Les électeurs, qui généralement d’ailleurs se montrent peu reconnaissants, se sont refusés à l’envoyer soit au conseil municipal, soit à la Chambre. Il a été blackboulé, d’abord au quartier Saint-Ambroise de Paris, puis à Lyon.

Ils prétendent qu’au fond, Jourde n’est qu’un bourgeois. Ils le considèrent comme un réactionnaire de l’avenir, comme le Léon Say de l’an 1900.

Jourde a fondé, il y a trois ans, un journal qui n’a eu que quelques numéros, la Convention Nationale.

LEFRANÇAIS

Un fidèle qui, ayant longtemps habité Genève, est resté membre très actif de la Fédération jurassienne de l’Internationale.

À son retour à Paris, il a commencé par être caissier dans une maison de poudrette. Il végète aujourd’hui on ne sait où.

On le rencontre parfois dans les réunions. Il y parle assez longuement et très bien.

C’est un homme de valeur, mais qui est resté hors classe. Ses anciens amis disent que l’insuccès l’a rendu fielleux.

BENOIT MALON

Nommé membre de la Commune par le XVIIe arrondissement, Malon est resté l’un des principaux chefs du parti révolutionnaire Alphonse Humbert le considère même comme la forte tête de ce parti.

C’est un des rares qui savent ce qu’ils veulent et pourquoi ils veulent.

Aujourd’hui rédacteur de l’Intransigeant, il est vénéré par les blanquistes qui ne suivront peut-être pas toujours ses conseils, mais qui lui en demanderont toujours.

MARMOTTAN

Le docteur Marmottan, nommé membre de la Commune à la fin de mars, a démissionné au commencement d’avril.

Aussi a-t-il toujours été considéré comme un tiède.

Élu en 1877 député du XVIe arrondissement, il s’est représenté, en 1881, dans le même arrondissement.

— Déplorable quartier disaient les intransigeants, qui ont été d’avis de le lui laisser.

— Il ne vaut pas cher, ajoutaient-ils en parlant du docteur, mais il n’y aurait guère moyen d’en faire passer un autre.

Cet homme a la rage de démissionner. Il résilia donc son mandat. On sait qu’il a été remplacé à la Chambre en 1883, par M. Louis Calla, conservateur.

Depuis, il a même, dit-on, démissionné comme médecin.

Une prochaine Commune le trouverait rouge… contre elle.

LÉO MEILLET

Encore un qui doit le bonheur à l’exil !

Condamné par contumace comme ancien membre de la Commune (XIIIe arrondissement), il s’installa à Glascow, où il fonda un pensionnat.
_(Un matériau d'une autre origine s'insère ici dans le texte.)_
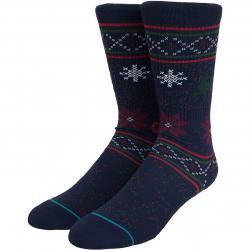 Stance Socken Prancer dunkelblau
L’établissement de l’exilé devint vite à la mode et fit florès. Léo Meillet donne le pain du corps et de l’esprit, peut-être celui de l’âme aussi… Proh pudor ! aux enfants des plus grandes familles d’Écosse. On peut être tranquille, ce n’est jamais lui qui ressuscitera la Commune à Paris.

Léo Meillet fut sous l’empire un des premiers organisateurs des enterrements civils.

En 70, le jour même de l’Ascension, il suivait le cercueil d’un cordonnier qui avait demandé, paraît-il, à être enterré civilement. La veuve était d’avis que l’on devait se conformer aux dernières volontés du défunt, mais les autres membres de la famille voulurent faire passer le corps par l’église.

On se rendit à la chapelle Bréa.

Au moment où le prêtre venait à la porte pour recevoir le corps, les libres-penseurs qui avaient suivi le convoi en compagnie de Léo Meillet entourèrent le cercueil et refusèrent froidement, mais énergiquement, de lui livrer passage.

Le prêtre, qui était resté sur le pas de la porte, eut la douleur de voir le cercueil conduit directement au cimetière.

Là, un cri retentit… un cri alors séditieux, celui de Vive la République ! Les agents accoururent. L’un d’eux assura qu’il avait été proféré par Léo Meillet qui, par hasard, en était innocent.

Voilà notre futur membre de la Commune arrêté, puis traduit en police correctionnelle.

Parmi les libres-penseurs s’était trouvé Lucipia, que Meillet appela en témoignage.

M. Aulois, occupait les fonctions du ministère public.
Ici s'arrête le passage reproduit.